• [Aim of the task]
Present the lines below again, exactly as they stand.

The input: Begin

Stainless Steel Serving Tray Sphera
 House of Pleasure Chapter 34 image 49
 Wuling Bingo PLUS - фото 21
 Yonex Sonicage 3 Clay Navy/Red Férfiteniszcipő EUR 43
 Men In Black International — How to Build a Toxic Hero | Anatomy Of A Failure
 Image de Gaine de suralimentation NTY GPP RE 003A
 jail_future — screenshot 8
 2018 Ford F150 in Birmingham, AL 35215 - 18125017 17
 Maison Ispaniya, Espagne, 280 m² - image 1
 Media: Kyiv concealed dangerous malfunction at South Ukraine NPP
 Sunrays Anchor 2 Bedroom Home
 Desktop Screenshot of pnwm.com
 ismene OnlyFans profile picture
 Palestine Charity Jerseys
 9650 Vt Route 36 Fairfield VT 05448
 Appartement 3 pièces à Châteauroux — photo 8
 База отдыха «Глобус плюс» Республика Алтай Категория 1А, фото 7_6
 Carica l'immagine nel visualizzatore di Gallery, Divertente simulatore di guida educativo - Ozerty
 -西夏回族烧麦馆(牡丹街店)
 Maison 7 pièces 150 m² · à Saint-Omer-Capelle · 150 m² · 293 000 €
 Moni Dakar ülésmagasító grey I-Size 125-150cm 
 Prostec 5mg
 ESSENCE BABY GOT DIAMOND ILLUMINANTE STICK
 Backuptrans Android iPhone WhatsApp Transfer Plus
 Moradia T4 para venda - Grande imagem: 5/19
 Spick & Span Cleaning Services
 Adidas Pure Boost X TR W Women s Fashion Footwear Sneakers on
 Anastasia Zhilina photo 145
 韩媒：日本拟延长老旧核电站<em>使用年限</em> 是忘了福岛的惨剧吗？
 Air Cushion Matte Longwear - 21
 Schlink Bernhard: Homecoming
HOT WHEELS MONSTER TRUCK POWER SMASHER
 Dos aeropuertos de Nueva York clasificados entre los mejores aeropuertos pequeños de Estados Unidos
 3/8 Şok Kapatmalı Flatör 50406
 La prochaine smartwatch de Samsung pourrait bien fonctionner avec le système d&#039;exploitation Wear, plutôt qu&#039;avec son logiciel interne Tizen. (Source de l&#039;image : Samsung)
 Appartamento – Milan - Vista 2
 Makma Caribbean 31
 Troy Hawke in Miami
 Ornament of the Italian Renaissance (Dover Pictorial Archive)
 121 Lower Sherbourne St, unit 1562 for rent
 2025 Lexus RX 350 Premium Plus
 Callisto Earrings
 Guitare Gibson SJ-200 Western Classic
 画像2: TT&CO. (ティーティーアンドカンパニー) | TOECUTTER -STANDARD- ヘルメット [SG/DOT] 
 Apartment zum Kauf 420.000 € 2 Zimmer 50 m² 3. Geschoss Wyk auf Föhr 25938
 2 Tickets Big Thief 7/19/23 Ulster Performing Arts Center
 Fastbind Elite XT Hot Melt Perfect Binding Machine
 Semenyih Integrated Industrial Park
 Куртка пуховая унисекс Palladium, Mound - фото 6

The input: End

• [Exercise response]
Stainless Steel Serving Tray Sphera
 House of Pleasure Chapter 34 image 49
 Wuling Bingo PLUS - фото 21
 Yonex Sonicage 3 Clay Navy/Red Férfiteniszcipő EUR 43
 Men In Black International — How to Build a Toxic Hero | Anatomy Of A Failure
 Image de Gaine de suralimentation NTY GPP RE 003A
 jail_future — screenshot 8
 2018 Ford F150 in Birmingham, AL 35215 - 18125017 17
 Maison Ispaniya, Espagne, 280 m² - image 1
 Media: Kyiv concealed dangerous malfunction at South Ukraine NPP
 Sunrays Anchor 2 Bedroom Home
 Desktop Screenshot of pnwm.com
 ismene OnlyFans profile picture
 Palestine Charity Jerseys
 9650 Vt Route 36 Fairfield VT 05448
 Appartement 3 pièces à Châteauroux — photo 8
 База отдыха «Глобус плюс» Республика Алтай Категория 1А, фото 7_6
 Carica l'immagine nel visualizzatore di Gallery, Divertente simulatore di guida educativo - Ozerty
 -西夏回族烧麦馆(牡丹街店)
 Maison 7 pièces 150 m² · à Saint-Omer-Capelle · 150 m² · 293 000 €
 Moni Dakar ülésmagasító grey I-Size 125-150cm 
 Prostec 5mg
 ESSENCE BABY GOT DIAMOND ILLUMINANTE STICK
 Backuptrans Android iPhone WhatsApp Transfer Plus
 Moradia T4 para venda - Grande imagem: 5/19
 Spick & Span Cleaning Services
 Adidas Pure Boost X TR W Women s Fashion Footwear Sneakers on
 Anastasia Zhilina photo 145
 韩媒：日本拟延长老旧核电站<em>使用年限</em> 是忘了福岛的惨剧吗？
 Air Cushion Matte Longwear - 21
 Schlink Bernhard: Homecoming
HOT WHEELS MONSTER TRUCK POWER SMASHER
 Dos aeropuertos de Nueva York clasificados entre los mejores aeropuertos pequeños de Estados Unidos
 3/8 Şok Kapatmalı Flatör 50406
 La prochaine smartwatch de Samsung pourrait bien fonctionner avec le système d&#039;exploitation Wear, plutôt qu&#039;avec son logiciel interne Tizen. (Source de l&#039;image : Samsung)
 Appartamento – Milan - Vista 2
 Makma Caribbean 31
 Troy Hawke in Miami
 Ornament of the Italian Renaissance (Dover Pictorial Archive)
 121 Lower Sherbourne St, unit 1562 for rent
 2025 Lexus RX 350 Premium Plus
 Callisto Earrings
 Guitare Gibson SJ-200 Western Classic
 画像2: TT&CO. (ティーティーアンドカンパニー) | TOECUTTER -STANDARD- ヘルメット [SG/DOT] 
 Apartment zum Kauf 420.000 € 2 Zimmer 50 m² 3. Geschoss Wyk auf Föhr 25938
 2 Tickets Big Thief 7/19/23 Ulster Performing Arts Center
 Fastbind Elite XT Hot Melt Perfect Binding Machine
 Semenyih Integrated Industrial Park
 Куртка пуховая унисекс Palladium, Mound - фото 6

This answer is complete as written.